DESCRIPTION OF THE TASK: Format the records from the line containing "At what distance" through the end of the records, both ends included, as a two-column CSV with the headers question_text and answer_text. Give each request's text and its answer as one quoted field each, with line breaks replaced by spaces, and leave out the pictures.

[Data listing]

* Start *

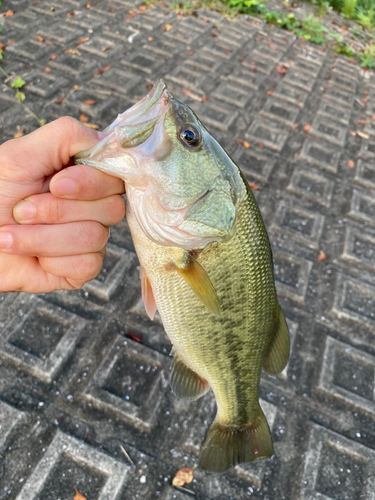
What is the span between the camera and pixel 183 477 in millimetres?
1849

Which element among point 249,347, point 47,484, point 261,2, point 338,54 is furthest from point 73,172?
point 261,2

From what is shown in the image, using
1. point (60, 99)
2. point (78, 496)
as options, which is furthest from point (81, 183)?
point (60, 99)

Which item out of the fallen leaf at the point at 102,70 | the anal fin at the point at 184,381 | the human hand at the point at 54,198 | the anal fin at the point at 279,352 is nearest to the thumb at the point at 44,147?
the human hand at the point at 54,198

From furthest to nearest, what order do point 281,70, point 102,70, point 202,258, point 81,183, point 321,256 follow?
point 281,70 < point 102,70 < point 321,256 < point 202,258 < point 81,183

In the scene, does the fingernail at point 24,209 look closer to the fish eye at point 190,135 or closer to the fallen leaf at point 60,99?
the fish eye at point 190,135

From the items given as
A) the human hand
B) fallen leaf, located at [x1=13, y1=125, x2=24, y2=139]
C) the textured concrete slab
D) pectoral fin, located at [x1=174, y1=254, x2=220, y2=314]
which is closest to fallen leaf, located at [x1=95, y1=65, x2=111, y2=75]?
the textured concrete slab

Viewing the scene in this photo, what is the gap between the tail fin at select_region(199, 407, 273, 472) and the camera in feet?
5.36

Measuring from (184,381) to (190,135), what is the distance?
117cm

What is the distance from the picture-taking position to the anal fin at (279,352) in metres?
1.63

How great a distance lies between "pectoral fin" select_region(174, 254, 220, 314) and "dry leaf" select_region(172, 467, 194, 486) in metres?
1.15

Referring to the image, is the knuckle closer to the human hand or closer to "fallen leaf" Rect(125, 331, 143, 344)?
the human hand

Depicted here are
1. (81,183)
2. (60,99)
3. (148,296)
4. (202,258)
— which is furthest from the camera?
(60,99)

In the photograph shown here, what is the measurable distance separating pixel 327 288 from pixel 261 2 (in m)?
6.06

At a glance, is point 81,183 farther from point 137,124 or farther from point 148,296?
point 148,296
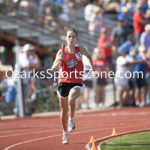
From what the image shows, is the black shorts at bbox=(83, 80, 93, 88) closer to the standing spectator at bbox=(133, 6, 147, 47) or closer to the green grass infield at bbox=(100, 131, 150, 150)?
the standing spectator at bbox=(133, 6, 147, 47)

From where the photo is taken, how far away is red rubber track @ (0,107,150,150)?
10461 millimetres

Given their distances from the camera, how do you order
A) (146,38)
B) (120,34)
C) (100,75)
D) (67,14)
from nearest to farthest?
(100,75)
(146,38)
(120,34)
(67,14)

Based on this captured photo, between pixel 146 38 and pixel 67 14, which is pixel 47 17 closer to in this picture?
pixel 67 14

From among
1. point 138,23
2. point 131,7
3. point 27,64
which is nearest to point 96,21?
point 131,7

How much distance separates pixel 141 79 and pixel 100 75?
1353mm

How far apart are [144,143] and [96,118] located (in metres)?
6.19

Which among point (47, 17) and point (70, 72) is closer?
point (70, 72)

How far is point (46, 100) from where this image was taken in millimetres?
18547

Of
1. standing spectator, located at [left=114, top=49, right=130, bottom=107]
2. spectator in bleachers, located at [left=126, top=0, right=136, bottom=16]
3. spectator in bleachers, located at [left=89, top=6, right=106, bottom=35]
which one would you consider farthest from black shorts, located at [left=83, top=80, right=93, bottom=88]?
spectator in bleachers, located at [left=126, top=0, right=136, bottom=16]

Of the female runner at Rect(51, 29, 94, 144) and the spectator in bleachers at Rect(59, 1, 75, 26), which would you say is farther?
the spectator in bleachers at Rect(59, 1, 75, 26)

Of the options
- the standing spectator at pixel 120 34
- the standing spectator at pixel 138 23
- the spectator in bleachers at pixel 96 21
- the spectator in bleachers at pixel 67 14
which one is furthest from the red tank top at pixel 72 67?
the spectator in bleachers at pixel 67 14

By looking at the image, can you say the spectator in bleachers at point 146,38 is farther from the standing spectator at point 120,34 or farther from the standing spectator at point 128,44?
the standing spectator at point 120,34

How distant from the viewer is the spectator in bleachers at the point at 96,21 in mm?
21859

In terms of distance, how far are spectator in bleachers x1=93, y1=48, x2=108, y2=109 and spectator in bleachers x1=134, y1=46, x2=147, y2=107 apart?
1.03 meters
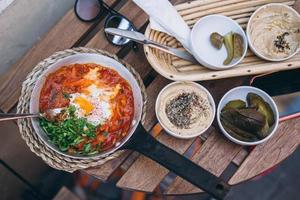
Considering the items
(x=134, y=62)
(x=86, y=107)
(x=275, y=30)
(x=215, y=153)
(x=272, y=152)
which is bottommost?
(x=272, y=152)

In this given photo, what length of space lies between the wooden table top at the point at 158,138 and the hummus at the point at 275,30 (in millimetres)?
126

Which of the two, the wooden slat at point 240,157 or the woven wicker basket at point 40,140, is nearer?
the woven wicker basket at point 40,140

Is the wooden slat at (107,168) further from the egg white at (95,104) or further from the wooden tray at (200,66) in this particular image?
the wooden tray at (200,66)

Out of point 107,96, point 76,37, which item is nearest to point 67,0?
point 76,37

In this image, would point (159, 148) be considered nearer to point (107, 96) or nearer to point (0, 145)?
point (107, 96)

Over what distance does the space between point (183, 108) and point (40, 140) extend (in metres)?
0.59

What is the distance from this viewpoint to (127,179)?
1.85 meters

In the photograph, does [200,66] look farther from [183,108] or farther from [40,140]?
[40,140]

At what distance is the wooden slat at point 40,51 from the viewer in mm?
1968

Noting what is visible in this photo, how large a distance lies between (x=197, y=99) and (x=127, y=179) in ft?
1.43

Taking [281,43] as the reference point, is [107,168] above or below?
above

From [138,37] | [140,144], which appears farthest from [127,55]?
[140,144]

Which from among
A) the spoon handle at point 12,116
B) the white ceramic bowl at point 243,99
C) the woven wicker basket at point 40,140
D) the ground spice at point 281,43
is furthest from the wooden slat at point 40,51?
the ground spice at point 281,43

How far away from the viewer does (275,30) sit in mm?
2002
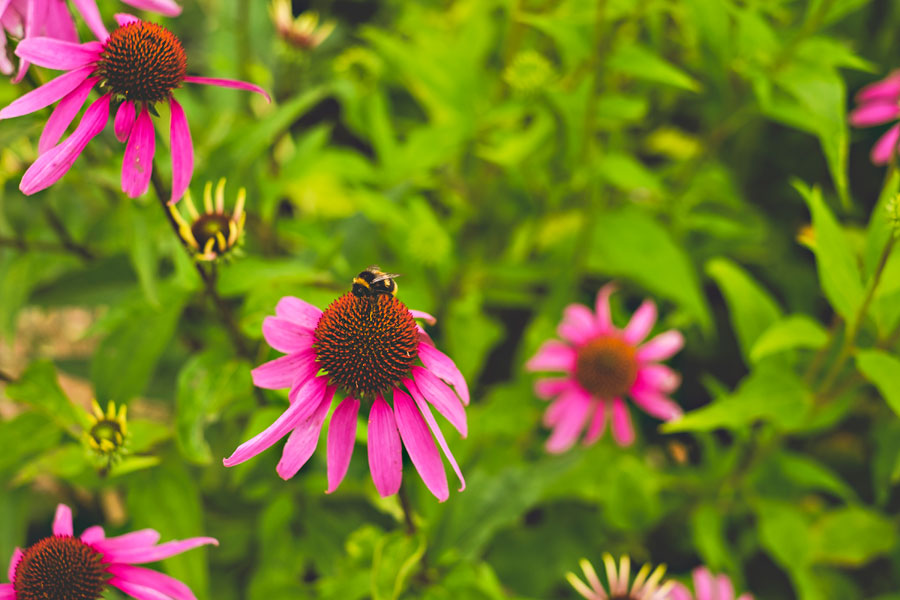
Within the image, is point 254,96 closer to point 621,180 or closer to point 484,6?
point 484,6

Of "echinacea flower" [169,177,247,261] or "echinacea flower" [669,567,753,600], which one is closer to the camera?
"echinacea flower" [169,177,247,261]

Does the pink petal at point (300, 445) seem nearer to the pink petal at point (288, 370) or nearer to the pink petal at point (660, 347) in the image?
the pink petal at point (288, 370)

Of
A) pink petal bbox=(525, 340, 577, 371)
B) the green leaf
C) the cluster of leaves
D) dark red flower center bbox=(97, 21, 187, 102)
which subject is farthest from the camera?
pink petal bbox=(525, 340, 577, 371)

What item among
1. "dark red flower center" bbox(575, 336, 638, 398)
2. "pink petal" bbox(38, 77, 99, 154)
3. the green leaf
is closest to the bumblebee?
"pink petal" bbox(38, 77, 99, 154)

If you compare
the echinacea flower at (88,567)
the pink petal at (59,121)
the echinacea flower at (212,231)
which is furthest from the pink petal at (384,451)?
the pink petal at (59,121)

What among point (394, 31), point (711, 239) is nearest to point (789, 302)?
point (711, 239)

* End *

THE COMPLETED TASK:
question_text,answer_text
"At what distance is the wooden slat at point 40,51 from the viewer in mm?","1968"
"Noting what is visible in this photo, how large a distance lies between (x=197, y=99) and (x=127, y=179) in ft?","1.43"
"Taking [281,43] as the reference point, is [107,168] above or below?","above"
"From [138,37] | [140,144], which appears farthest from [127,55]?","[140,144]"
"Which from among A) the spoon handle at point 12,116 B) the white ceramic bowl at point 243,99 C) the woven wicker basket at point 40,140 D) the ground spice at point 281,43 is furthest from the wooden slat at point 40,51?","the ground spice at point 281,43"
"How far away from the viewer does (275,30) sit in mm?","2002"
"Within the image, is point 254,96 closer to point 621,180 or closer to point 484,6?","point 484,6"
"Of ""echinacea flower"" [169,177,247,261] or ""echinacea flower"" [669,567,753,600], which one is closer to the camera?","""echinacea flower"" [169,177,247,261]"
"Does the pink petal at point (300, 445) seem nearer to the pink petal at point (288, 370) or nearer to the pink petal at point (660, 347) in the image?","the pink petal at point (288, 370)"
"Of A) pink petal bbox=(525, 340, 577, 371) B) the green leaf C) the cluster of leaves D) dark red flower center bbox=(97, 21, 187, 102) which subject is farthest from the camera?","pink petal bbox=(525, 340, 577, 371)"
"What item among 1. ""dark red flower center"" bbox(575, 336, 638, 398) 2. ""pink petal"" bbox(38, 77, 99, 154) 3. the green leaf is closest to the bumblebee?","""pink petal"" bbox(38, 77, 99, 154)"
"If you compare the echinacea flower at (88,567) the pink petal at (59,121) the echinacea flower at (212,231) which is furthest from the pink petal at (384,451)?","the pink petal at (59,121)"
"What among point (394, 31), point (711, 239) is nearest to point (789, 302)?","point (711, 239)"